This is always hard for me, choosing stuff, but I'm gonna go with my choice for classic survival horror: Extermination.
The voice-acting? Terrible. It's a survival horror game of the early PS2 era. However, if you're playing such a game for its dialogue, you're just asking for disappointment across the board. You can just ignore the melodramatic B-plot going on and focus on...this.
You are being flown to the Antarctic to investigate the loss of contact with an important scientific research center therein. Upon gaining entrance to the facility, you find that the place is a mess. Broken equipment, power losses, fire, and then something else... It looks like some kind of parasite. Well, you're armed. Easily taken care of. Investigation continues, and you start to uncover that a study of these things has been going on, and that while they are infectious, there are treatments FOR that infection. Good thing too, because a little while later, your partner and and old war buddy gets a bunch of these things latched onto him and every cell in his body undergoes a sudden and freakish mutation.
The facility has an infestation of strange parasites who infect people and generally deliver to you the threat of same, and to become a monster like your friend did just now. If you let it go too long, you become one of them. The whole facility is getting overrun by creatures formed by the infection of people, animals, and just generally the scenery. As you progress through the game, the monsters and the state of the facility itself gets worse, to the point where WALLS ARE FUCKING EATING PEOPLE! Yeah, apparently the walls grabbed people and grew basically through them molecularly.

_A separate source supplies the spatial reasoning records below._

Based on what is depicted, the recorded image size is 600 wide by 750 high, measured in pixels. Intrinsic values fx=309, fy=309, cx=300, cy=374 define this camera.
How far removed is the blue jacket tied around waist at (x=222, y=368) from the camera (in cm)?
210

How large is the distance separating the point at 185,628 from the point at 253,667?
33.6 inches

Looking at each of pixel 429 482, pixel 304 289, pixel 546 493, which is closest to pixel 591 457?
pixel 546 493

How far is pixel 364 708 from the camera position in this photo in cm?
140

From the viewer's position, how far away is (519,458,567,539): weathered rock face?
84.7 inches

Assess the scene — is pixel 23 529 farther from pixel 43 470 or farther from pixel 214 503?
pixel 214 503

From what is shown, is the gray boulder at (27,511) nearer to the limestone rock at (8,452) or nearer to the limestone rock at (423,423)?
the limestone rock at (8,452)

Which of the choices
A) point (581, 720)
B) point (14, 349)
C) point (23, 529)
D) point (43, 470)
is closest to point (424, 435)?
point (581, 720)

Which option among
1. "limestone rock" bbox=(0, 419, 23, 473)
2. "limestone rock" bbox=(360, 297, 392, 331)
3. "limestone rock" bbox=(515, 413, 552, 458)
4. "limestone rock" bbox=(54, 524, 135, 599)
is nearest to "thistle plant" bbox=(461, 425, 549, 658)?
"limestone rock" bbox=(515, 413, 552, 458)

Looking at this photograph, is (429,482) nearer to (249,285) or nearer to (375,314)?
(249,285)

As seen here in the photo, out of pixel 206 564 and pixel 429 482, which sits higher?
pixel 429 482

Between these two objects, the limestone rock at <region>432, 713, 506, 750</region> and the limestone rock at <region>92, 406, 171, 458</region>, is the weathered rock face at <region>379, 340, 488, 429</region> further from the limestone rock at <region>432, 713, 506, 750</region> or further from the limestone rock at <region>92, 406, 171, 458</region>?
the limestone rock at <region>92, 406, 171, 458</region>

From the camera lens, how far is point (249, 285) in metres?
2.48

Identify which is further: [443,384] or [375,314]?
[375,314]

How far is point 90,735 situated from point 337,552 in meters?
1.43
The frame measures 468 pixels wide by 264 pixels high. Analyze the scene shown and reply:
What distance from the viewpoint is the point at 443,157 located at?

Your main humanoid aggressors don't just get steadily worse, they can become SUDDENLY worse if they come in contact with water, because the infection is strengthed by heat and water. So, it walks over a puddle and gets bigger, maybe several times. It gets to the point where you are surrounded by flesh, probably worried about changing into a monster, and dreading the sound of another parasite dropping to the floor. The music lends a fair amount of creepiness as well, so while it is old now, the game IS good.